Make the base. Cook your rice or quinoa according to package directions. Fluff and keep warm.
For extra flavor, add a pinch of salt and a squeeze of lime at the end.
Prep the sauce. In a small bowl, whisk soy sauce, honey, sriracha, rice vinegar, garlic, ginger, and red pepper flakes (if using). Taste and adjust heat or sweetness. Set aside.
Season the chicken. Pat the chicken dry.
Season lightly with salt and pepper. Dry chicken browns better and stays juicy.
Sear the chicken. Heat oil in a large skillet over medium-high. Add chicken in a single layer and cook 4–6 minutes, stirring once or twice, until browned and just cooked through.

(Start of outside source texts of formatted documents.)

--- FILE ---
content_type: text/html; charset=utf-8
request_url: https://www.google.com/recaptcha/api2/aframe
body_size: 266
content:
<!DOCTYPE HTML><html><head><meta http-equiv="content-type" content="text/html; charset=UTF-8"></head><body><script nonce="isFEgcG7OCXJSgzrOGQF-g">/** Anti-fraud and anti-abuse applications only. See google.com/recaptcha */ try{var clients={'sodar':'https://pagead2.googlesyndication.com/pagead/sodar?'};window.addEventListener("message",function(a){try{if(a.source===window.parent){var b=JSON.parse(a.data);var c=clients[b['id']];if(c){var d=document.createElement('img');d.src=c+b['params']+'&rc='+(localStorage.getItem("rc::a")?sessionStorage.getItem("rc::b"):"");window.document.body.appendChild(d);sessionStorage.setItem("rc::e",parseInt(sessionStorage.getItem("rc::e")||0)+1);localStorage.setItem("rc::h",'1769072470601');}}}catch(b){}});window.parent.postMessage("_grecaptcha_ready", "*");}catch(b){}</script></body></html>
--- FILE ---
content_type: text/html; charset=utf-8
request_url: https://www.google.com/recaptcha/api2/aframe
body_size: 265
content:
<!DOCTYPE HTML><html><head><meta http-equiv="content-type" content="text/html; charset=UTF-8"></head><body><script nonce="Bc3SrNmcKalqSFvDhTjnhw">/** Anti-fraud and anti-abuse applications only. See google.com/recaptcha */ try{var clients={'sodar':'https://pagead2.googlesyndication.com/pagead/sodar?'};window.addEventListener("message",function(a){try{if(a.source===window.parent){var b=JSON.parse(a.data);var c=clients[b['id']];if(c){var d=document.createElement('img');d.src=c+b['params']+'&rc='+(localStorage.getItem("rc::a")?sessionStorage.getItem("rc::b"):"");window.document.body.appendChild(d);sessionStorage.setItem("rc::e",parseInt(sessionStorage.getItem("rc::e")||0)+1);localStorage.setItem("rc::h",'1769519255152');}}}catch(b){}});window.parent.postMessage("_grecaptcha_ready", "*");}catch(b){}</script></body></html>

Add the sauce. Reduce heat to medium.
Pour the sauce into the skillet and toss to coat. Simmer 1–2 minutes until it starts to thicken. If you want it thicker, stir in the cornstarch slurry and simmer another minute until glossy.
Prep the veggies. While the chicken cooks, slice the cucumbers and bell peppers, shred the cabbage, and steam or roast the broccoli.
Keep veggies crisp for contrast.
Assemble the bowls. Add a scoop of rice or quinoa to each bowl. Top with honey sriracha chicken and spoon over extra sauce. Add cabbage, cucumber, bell pepper, and broccoli around the sides.
Finish with toppings. Sprinkle with green onions, cilantro, and sesame seeds or peanuts.
Serve with lime wedges for a fresh squeeze on top.